NGO setzt Rettungsmissionen im Mittelmeer fort
Die private deutsche Seenotrettungsorganisation Sea-Eye hat beschlossen, ihre seit einem Monat ausgesetzten Einsätze im Mittelmeer wieder aufzunehmen. Das teilte die NGO am Samstag in einer Aussendung mit. Der Organisation war die Mission mangels ausreichender Garantien der deutschen Regierung, den Helfern im Notfall zu Hilfe zu kommen, zu gefährlich gewesen.

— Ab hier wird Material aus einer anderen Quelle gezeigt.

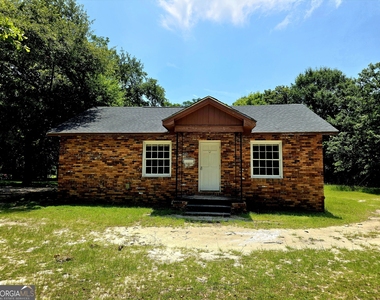 3588 Morgan Drive - Photo Thumbnail 16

Künftig sollen die Einsätze der beiden Schiffe "Sea-Eye" und "Seefuchs" nun in einem Bereich von 70 bis 90 Seemeilen vor der libyschen Küste stattfinden, "um so der fortdauernden Bedrohung durch die libysche Küstenwache Rechnung zu tragen und die Sicherheit der Crews nicht zu gefährden", hieß es.
Kritik an Zusammenarbeit mit Libyen
Der Vorsitzende von Sea-Eye, Michael Buschheuer, kritisierte zugleich die Zusammenarbeit Europas mit Libyen: "Der Deal der europäischen Länder mit der libyschen Küstenwache ist unverantwortlich. Sie lassen es zu, einen völkerrechtswidrigen Zustand zu tolerieren. Wir sind es den Menschen in Not schuldig, vor Ort zu bleiben und zu retten, wann immer es nötig ist."

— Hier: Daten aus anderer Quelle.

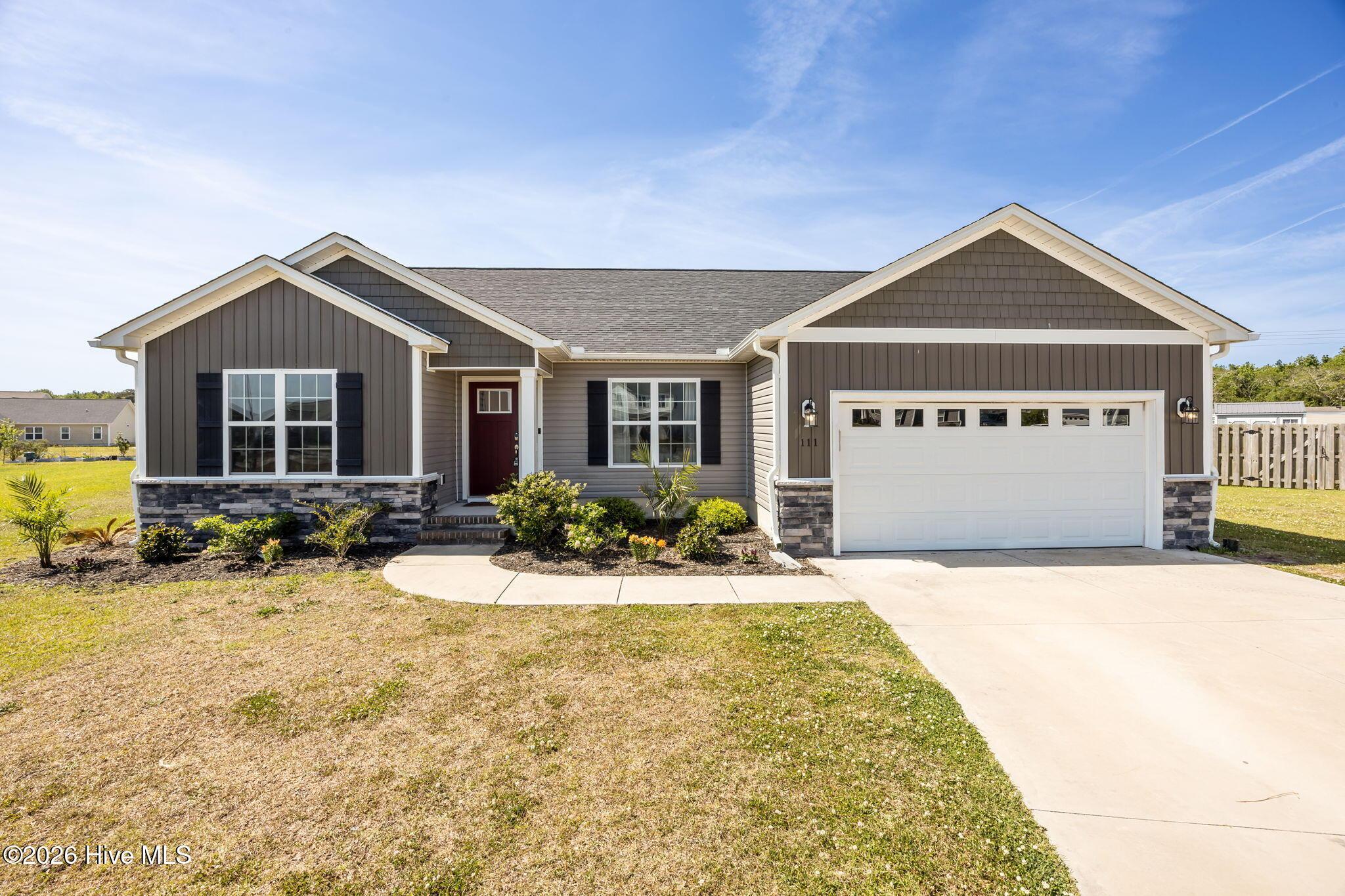 Image 1: 111 Kettle Drive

Hilfsorganisationen spielen eine wichtige Rolle bei der Rettung von Flüchtlingen auf dem Mittelmeer. Heuer haben sie bisher mehr als ein Drittel aller Migranten aufgegriffen, 2014 waren es noch weniger als ein Prozent. Ihre Arbeit wurde aber immer wieder kritisiert. Nach Bedrohungen seitens der libyschen Küstenwache stoppten einige Organisationen ihre Einsätze. Grundsätzlich geht die Zahl der in der EU ankommenden Flüchtlinge seit geraumer Zeit zurück.
"Nach wie vor Menschen in Seenot"
Zur Entscheidung, die Rettungseinsätze wieder aufzunehmen, hat laut Sea-Eye ein Ereignis am 2. September beigetragen. An jenem Tag sei "Seefuchs" vom Maritime Rescue Coordination Center Rom (MRCC) Rom, der Seenotrettungsleitstelle für das gesamte Mittelmeer, zu einem Rettungseinsatz rund 50 Seemeilen vor die libyschen Küste gerufen worden. Die Crew konnte 16 Menschen aus einem Holzboot vor dem Ertrinken retten. Dieser Fall zeige, dass die Behauptung der EU-Grenzschutzagentur Frontex und der EU, es gebe inzwischen keine Flüchtenden und demnach auch keine Ertrinkenden vor der libyschen Küste mehr, nicht stimme. "Die Überlebenden des 2. September haben uns berichtet, dass mit ihnen zwei vollbesetzte Schlauchboote gestartet waren. Von diesen Booten und den Menschen fehlt bis heute jede Spur. Wir müssen davon ausgehen, dass sie ertrunken sind."
Aus Sicht des italienischen Innenministeriums hat die Zusammenarbeit mit der libyschen Küstenwache zur Bekämpfung des Menschenhandels bisher positive Resultate gezeigt, wie die stark rückläufige Zahl der Ankünfte in Italien seit Juli bezeuge. Die Kooperation mit Libyen gegen die illegale Immigration solle ausgebaut werden.
"Libysche Piraterie"
Von Menschenrechtlern kommt aber scharfe Kritik. Die Europäische Union habe sich auf eine Kooperation mit einer libyschen Küstenwache eingelassen, die manchmal Flüchtlinge rette, manchmal aber selber Hilfsbedürftigen nicht helfe, sie ausraube oder sogar erschieße. Dieser Machtmissbrauch werde von der EU heruntergespielt, hat der UNO-Hochkommissar für Menschenrechte, Said Raad al-Hussein, erklärt. Er stellte sich ausdrücklich hinter die Flüchtlingshilfsorganisationen, die gegen den Widerstand auch europäischer Regierungen versuchen, Menschen vor der libyschen Küste zu helfen. Der Generalsekretär von Amnesty International Österreich, Heinz Patzelt, hatte vor wenigen Tage auf einer Pressekonferenz in Wien geklagt, dass Seenotretter als "NGO-Wahnsinnige" hingestellt würden, während "libysche Piraterie, die sogenannte libysche Küstenwache, die nichts anderes als marodierende Mörderbanden sind, die mittlerweile mit europäischen Waffen ausgestattet werden, selbstverständlich stillschweigend geduldet" werde, selbst wenn diese Piraterie außerhalb libyscher Hoheitsgewässer stattfinde.